[EXTRACT Boundary: Start]

For psychologists heart anxiety neurosis is a kind of defense mechanism: The supposed heart disease distracts from real fears which temporarily loose their threat for those affected.

Sometimes misunderstandings with physicians can trigger a cardiac neurosis, for example, if the harmlessness of some findings are not properly explained to the patient or findings get more weight than is appropriate.

A cardiac neurosis may also occur in conjunction with other mental illnesses such as depression or anxiety disorders.

Treatment of Cardiac Anxiety

If symptoms appear for the first time, the patient must be investigated thoroughly. The doctor will probably carry out an EKG, a stress test or an echocardiogram and maybe do some blood work as well. Can he find no physical cause and the symptoms do continue the patient should start psychotherapy as soon as possible.

"It is important that the patient gets comprehensive information about the nature and prognosis of his troubles", advises Berthel. The aim of psychotherapy is to cautiously make the patient aware that there is no organic cause of his heart problems. At the beginning of the therapy exercises in breathing and relaxation can help to cope with the symptoms as can progressive muscle relaxation or autogenic training.

[EXTRACT Boundary: End]

# [PROBLEM REQUIREMENTS]
Answer these questions about the text on cardiac neurosis, using only what it says.
(a) What misunderstandings can sometimes trigger a cardiac neurosis?
(b) Which examinations will the doctor probably carry out when symptoms appear for the first time?
(c) What can help the patient cope with the symptoms at the beginning of therapy?
The data come from a separate source and have no connection to the text on cardiac neurosis.

[DATASET RECORDS Boundary: Start]

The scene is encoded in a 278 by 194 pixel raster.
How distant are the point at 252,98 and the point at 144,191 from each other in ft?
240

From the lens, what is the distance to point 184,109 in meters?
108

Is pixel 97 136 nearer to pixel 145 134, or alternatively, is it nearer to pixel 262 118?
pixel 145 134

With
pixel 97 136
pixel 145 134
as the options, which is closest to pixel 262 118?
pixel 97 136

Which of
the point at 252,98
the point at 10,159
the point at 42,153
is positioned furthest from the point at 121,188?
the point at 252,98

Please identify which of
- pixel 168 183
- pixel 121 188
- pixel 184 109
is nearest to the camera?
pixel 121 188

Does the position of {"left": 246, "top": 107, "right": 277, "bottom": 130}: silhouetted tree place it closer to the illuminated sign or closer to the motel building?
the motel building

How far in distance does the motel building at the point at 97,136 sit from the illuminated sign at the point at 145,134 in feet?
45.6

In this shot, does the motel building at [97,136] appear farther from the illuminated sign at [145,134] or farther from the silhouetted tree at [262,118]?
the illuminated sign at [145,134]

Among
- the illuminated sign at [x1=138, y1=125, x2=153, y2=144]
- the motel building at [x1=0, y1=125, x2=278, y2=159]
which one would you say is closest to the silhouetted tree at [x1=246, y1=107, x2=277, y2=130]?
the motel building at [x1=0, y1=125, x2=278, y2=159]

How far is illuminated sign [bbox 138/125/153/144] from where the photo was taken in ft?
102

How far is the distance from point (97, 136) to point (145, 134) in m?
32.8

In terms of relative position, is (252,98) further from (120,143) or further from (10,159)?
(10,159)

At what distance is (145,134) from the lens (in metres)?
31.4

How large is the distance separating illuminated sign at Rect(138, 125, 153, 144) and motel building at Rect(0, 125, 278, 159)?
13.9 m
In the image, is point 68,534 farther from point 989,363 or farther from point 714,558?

[DATASET RECORDS Boundary: End]

# [OUTPUT]
(a) Misunderstandings with physicians, for example when the harmlessness of some findings is not properly explained to the patient or findings get more weight than is appropriate.
(b) An EKG, a stress test or an echocardiogram, and maybe some blood work as well.
(c) Exercises in breathing and relaxation, as well as progressive muscle relaxation or autogenic training.